17. In the case of Baijnath Prasad Sah (supra) the Full Bench of Patna High Court held that if the judgment-debtor fails to raise an objection which he ought to have raised, the Court passing the order for execution of the decree must be deemed to have decided all the objections. 18. A Division Bench of this Court in the case of Piarelal Khuman vs. Bjhagwati Prasad Kanhayalal and Others, AIR 1969 MP 35 relying on the principles laid down in the cases of Mohanlal Goenka (supra) and Baijnath Prasad Sah (supra), reiterated the same law in the following terms: “30. Turning now to the case of those judgment-debtors who did not object to the proceedings in execution, the contention is that they are not bound by the decision of the executing court. It is clear from the cases cited earlier that the rule of constructive res judicata applies to execution proceedings also and a plea on which the judgment-debtors could have objected to the execution cannot later be raised if there is omission to raise it at the proper occasion.
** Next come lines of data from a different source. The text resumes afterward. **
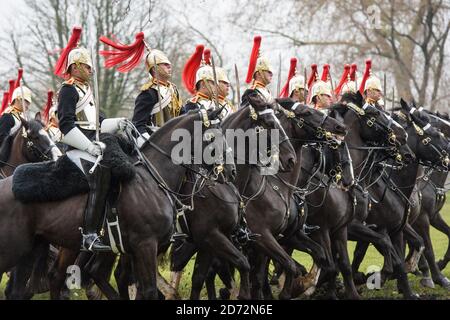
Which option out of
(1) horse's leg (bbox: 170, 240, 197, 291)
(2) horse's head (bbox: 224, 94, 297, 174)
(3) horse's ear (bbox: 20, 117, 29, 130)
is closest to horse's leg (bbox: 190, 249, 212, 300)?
(1) horse's leg (bbox: 170, 240, 197, 291)

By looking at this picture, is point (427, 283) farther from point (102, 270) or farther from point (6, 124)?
point (6, 124)

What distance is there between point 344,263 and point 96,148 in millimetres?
4000

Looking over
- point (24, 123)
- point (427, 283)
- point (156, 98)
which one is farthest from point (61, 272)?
point (427, 283)

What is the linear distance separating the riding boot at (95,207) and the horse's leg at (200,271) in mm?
Result: 1676

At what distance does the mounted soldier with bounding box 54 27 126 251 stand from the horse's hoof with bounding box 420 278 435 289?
5.90 meters

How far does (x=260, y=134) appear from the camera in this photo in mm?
9805

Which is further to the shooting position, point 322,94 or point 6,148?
point 322,94

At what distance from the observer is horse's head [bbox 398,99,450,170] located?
1253 cm

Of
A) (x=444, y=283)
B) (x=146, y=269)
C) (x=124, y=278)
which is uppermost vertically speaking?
(x=146, y=269)

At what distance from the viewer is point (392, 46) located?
31031mm

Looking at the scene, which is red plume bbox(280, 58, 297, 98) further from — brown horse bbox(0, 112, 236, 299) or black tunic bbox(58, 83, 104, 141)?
black tunic bbox(58, 83, 104, 141)

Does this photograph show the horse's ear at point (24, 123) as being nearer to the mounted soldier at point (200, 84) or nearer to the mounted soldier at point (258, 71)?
the mounted soldier at point (200, 84)

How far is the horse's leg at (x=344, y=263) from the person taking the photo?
11258 mm
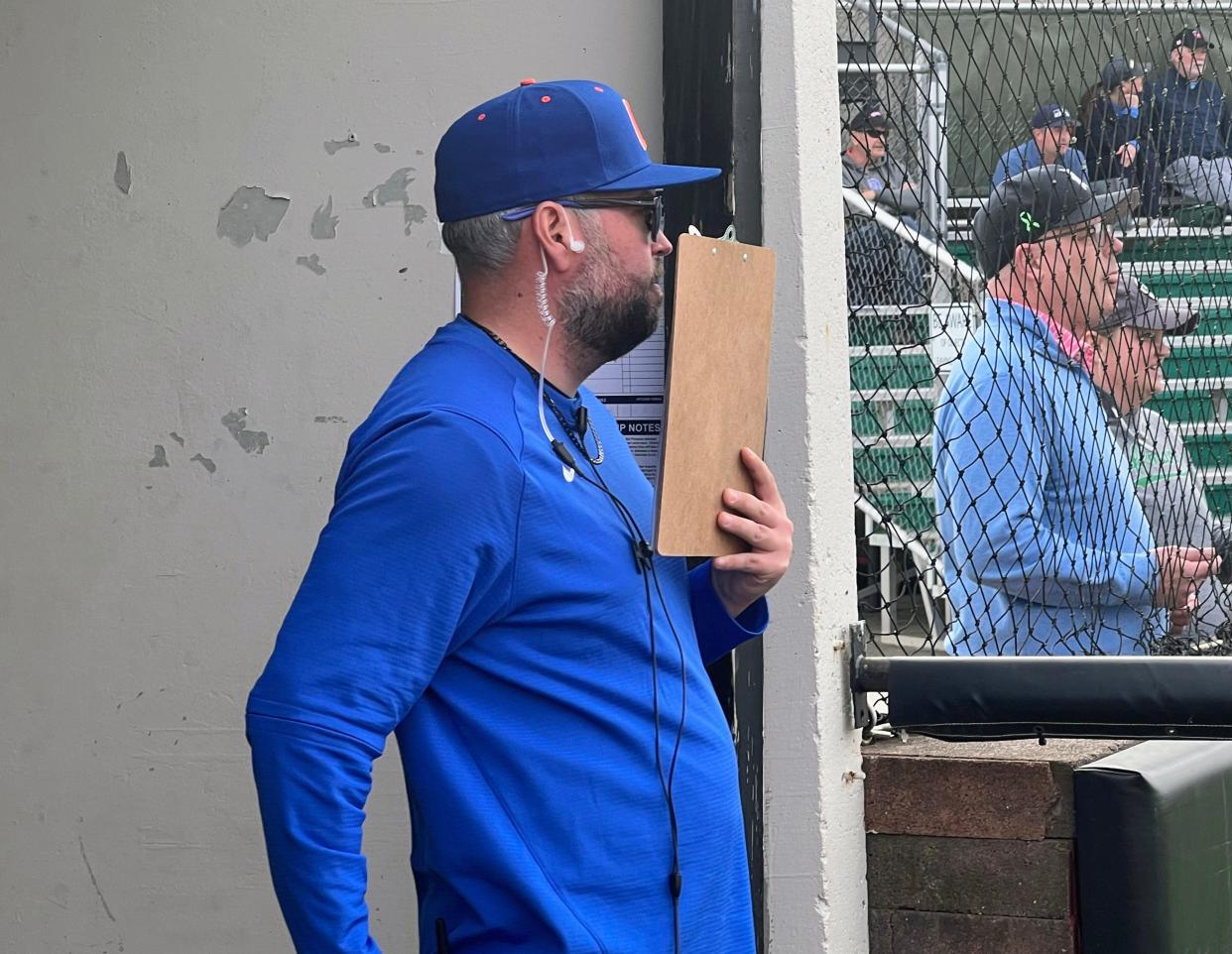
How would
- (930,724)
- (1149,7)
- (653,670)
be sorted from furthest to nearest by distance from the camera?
1. (1149,7)
2. (930,724)
3. (653,670)

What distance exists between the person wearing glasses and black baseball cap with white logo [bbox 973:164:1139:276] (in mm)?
1870

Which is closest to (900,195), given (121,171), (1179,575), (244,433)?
(1179,575)

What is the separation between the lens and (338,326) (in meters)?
3.17

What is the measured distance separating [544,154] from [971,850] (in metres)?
1.90

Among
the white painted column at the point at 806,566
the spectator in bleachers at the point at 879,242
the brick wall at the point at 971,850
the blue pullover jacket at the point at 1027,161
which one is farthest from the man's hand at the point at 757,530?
the blue pullover jacket at the point at 1027,161

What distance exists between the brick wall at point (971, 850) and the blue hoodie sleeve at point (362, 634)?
66.6 inches

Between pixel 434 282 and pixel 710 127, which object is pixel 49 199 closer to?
pixel 434 282

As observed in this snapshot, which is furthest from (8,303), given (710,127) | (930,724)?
(930,724)

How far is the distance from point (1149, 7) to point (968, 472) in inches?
67.7

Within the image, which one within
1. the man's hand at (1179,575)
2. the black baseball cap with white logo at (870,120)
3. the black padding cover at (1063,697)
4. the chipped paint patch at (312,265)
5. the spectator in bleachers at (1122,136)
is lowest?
the black padding cover at (1063,697)

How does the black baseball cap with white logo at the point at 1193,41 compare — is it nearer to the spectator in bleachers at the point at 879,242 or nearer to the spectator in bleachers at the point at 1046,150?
the spectator in bleachers at the point at 1046,150

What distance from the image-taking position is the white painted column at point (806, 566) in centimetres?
309

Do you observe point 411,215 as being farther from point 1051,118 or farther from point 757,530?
point 1051,118

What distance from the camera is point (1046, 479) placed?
342 centimetres
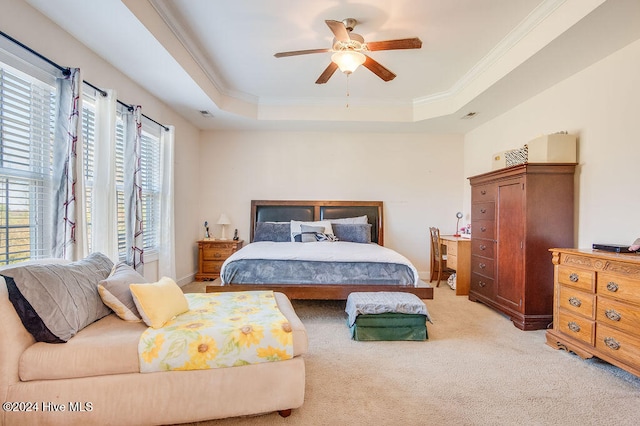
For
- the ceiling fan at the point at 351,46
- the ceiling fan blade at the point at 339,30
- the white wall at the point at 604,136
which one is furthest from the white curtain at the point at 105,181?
the white wall at the point at 604,136

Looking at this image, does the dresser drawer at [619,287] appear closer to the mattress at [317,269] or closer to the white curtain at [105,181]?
the mattress at [317,269]

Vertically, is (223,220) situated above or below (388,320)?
above

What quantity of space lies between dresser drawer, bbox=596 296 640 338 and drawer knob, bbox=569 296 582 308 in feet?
0.47

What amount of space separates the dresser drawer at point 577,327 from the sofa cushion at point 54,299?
11.3 ft

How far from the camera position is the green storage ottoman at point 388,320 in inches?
104

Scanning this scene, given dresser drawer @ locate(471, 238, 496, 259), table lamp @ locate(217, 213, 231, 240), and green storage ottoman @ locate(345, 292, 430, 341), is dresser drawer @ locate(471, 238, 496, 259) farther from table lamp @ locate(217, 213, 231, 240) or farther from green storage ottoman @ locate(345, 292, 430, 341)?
table lamp @ locate(217, 213, 231, 240)

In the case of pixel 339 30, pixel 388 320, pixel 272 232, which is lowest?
pixel 388 320

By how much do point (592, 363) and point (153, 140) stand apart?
5059 mm

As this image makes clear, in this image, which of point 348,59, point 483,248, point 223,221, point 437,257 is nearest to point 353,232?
point 437,257

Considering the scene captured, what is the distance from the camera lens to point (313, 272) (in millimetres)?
3205

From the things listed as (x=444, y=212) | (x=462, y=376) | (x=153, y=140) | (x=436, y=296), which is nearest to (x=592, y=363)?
(x=462, y=376)

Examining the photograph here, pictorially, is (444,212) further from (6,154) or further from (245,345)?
(6,154)

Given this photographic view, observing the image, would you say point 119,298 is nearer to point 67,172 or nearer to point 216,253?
point 67,172

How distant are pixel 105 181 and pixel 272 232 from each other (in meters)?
2.29
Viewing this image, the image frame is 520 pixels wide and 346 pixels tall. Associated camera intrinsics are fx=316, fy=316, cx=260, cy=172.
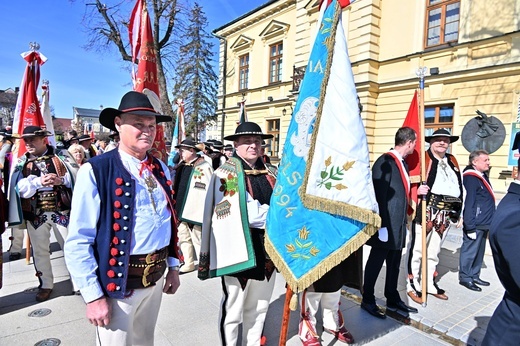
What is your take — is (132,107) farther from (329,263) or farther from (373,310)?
(373,310)

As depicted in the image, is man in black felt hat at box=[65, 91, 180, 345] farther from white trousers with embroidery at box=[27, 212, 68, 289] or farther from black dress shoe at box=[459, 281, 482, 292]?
black dress shoe at box=[459, 281, 482, 292]

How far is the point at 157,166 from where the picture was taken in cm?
228

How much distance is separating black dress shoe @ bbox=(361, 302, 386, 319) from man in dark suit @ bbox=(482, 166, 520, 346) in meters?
1.86

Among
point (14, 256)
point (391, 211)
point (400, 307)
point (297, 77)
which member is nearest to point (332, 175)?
point (391, 211)

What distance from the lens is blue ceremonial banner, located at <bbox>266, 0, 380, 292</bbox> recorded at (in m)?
2.26

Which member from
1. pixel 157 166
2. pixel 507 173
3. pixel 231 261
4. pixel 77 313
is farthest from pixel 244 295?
pixel 507 173

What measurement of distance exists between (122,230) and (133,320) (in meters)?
0.69

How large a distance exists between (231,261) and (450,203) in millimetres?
3535

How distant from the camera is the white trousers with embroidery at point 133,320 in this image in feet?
6.36

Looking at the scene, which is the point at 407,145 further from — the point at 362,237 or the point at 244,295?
the point at 244,295

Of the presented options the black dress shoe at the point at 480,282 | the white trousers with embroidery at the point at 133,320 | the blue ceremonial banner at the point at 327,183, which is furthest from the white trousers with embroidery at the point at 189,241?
the black dress shoe at the point at 480,282

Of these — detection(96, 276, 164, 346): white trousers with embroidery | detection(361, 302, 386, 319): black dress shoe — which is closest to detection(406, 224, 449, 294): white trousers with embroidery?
detection(361, 302, 386, 319): black dress shoe

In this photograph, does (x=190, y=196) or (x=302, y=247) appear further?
(x=190, y=196)

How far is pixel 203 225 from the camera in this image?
2.83m
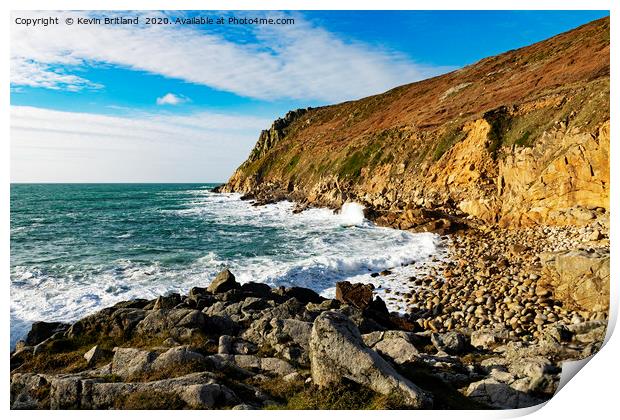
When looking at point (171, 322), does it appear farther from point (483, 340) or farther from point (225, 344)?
point (483, 340)

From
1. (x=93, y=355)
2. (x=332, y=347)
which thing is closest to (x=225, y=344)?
(x=93, y=355)

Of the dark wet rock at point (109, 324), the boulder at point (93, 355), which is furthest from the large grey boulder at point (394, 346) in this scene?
the boulder at point (93, 355)

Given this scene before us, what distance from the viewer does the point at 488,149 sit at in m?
36.6

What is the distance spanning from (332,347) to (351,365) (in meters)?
0.57

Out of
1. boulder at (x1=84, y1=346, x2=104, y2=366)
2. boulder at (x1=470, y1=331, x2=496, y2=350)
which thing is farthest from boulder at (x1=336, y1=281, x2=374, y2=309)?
boulder at (x1=84, y1=346, x2=104, y2=366)

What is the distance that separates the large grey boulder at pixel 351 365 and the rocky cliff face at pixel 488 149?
2104cm

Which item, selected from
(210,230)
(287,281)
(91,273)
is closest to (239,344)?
(287,281)

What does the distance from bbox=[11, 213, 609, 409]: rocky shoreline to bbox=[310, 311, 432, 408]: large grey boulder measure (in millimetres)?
27

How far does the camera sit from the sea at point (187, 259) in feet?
62.2

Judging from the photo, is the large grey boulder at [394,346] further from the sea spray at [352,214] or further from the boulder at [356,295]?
the sea spray at [352,214]

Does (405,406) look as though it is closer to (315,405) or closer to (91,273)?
(315,405)

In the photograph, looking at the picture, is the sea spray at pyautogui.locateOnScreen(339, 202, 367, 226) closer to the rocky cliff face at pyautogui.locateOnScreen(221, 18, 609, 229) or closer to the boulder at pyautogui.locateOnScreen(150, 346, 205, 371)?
the rocky cliff face at pyautogui.locateOnScreen(221, 18, 609, 229)

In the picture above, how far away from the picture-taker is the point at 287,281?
21734 millimetres

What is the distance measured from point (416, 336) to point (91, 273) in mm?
19263
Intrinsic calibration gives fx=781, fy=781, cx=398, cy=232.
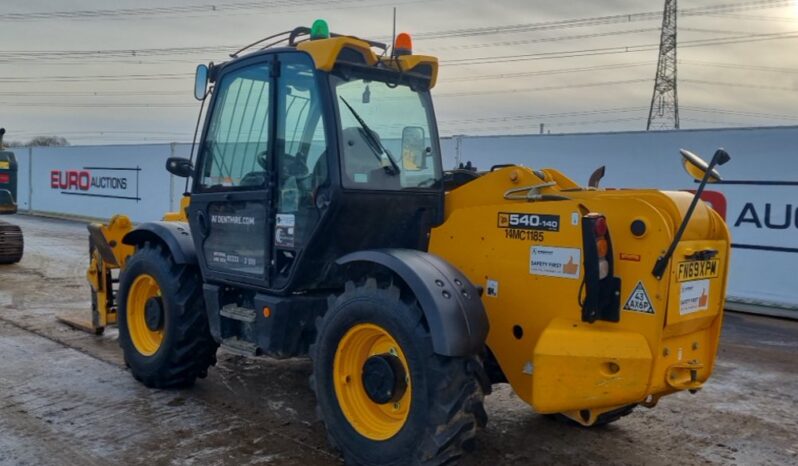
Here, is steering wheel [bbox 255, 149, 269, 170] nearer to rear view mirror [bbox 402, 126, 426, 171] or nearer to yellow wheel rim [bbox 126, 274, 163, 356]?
rear view mirror [bbox 402, 126, 426, 171]

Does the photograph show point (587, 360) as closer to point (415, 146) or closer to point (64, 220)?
Answer: point (415, 146)

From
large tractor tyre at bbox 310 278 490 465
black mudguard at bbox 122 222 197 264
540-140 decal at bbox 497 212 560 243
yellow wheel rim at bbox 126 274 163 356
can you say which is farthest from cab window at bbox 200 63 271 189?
540-140 decal at bbox 497 212 560 243

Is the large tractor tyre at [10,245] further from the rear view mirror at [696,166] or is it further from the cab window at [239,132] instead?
the rear view mirror at [696,166]

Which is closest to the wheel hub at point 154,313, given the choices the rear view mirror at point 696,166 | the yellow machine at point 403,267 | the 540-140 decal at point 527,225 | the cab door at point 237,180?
the yellow machine at point 403,267

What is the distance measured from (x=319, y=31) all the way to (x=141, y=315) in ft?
9.45

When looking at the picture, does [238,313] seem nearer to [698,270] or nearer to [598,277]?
[598,277]

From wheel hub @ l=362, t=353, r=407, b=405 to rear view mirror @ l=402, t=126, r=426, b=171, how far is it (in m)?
1.32

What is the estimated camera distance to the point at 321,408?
177 inches

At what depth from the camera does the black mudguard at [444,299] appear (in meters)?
3.91

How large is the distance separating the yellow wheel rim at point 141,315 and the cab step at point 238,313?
0.99 m

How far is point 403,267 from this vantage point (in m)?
4.15

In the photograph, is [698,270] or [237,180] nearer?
[698,270]

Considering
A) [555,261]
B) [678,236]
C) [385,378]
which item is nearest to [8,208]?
[385,378]

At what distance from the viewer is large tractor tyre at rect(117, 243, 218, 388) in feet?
18.9
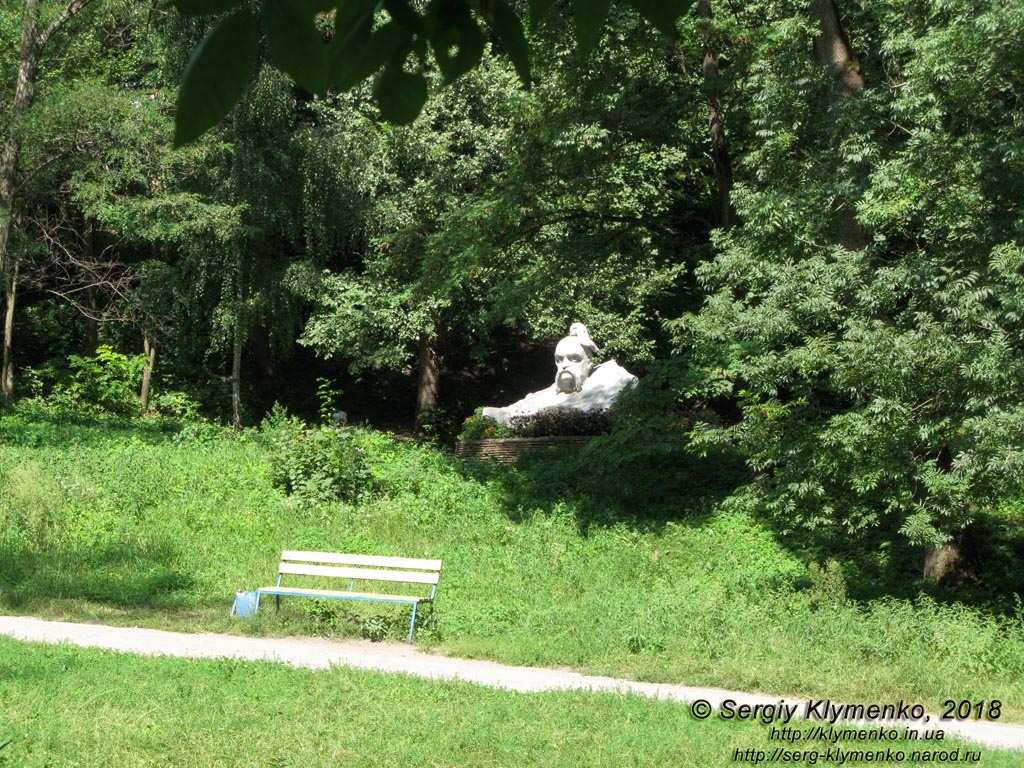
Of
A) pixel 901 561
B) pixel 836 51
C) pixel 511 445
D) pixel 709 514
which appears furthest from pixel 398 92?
pixel 511 445

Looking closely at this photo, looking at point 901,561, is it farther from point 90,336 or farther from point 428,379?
point 90,336

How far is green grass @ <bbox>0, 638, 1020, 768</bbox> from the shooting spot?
614 cm

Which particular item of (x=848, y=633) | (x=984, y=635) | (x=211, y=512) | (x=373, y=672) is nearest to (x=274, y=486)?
(x=211, y=512)

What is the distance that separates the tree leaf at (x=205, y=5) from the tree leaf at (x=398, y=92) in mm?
486

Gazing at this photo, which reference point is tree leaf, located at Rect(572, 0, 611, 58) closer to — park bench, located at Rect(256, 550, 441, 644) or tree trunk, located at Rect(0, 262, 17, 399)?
park bench, located at Rect(256, 550, 441, 644)

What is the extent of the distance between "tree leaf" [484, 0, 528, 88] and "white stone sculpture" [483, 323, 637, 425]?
58.1 feet

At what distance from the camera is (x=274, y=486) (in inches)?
631

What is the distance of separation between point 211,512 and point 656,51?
9377mm

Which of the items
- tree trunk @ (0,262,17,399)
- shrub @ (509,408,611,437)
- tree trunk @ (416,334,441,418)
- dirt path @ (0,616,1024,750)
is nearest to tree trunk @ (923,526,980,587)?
dirt path @ (0,616,1024,750)

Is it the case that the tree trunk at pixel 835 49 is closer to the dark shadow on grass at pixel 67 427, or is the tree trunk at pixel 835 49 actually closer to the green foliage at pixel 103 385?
the dark shadow on grass at pixel 67 427

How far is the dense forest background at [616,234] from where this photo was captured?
10164mm

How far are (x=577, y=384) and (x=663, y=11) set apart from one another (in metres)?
18.8

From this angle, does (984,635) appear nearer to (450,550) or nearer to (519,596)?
(519,596)

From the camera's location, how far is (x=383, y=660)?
925cm
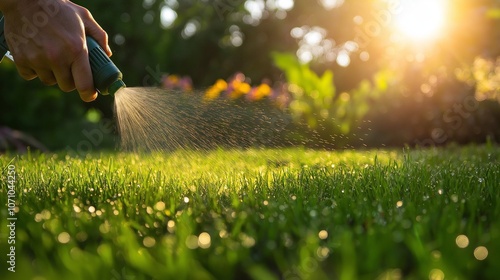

We may only refer to Mohanlal Goenka’s Case, AIR 1953 SC 65 (supra) in which an objection was raised but was not decided by the executing Court and yet it was held that it was res judicata by reason of Explanation 4 to Section 11 of the CPC. In the case of Baijnath Prasad Sah (supra), no objection was raised by the judgment-debtor but it was held that as the Court proceeded with execution, the point impliedly decided and the judgment-debtor could not raise it later.” 19. Considering the facts, circumstances of the case in proper perspective and in view of the enunciation of law governing the field, the instant revision sans substance, deserves to and is hereby dismissed. However, there shall be no order as to costs.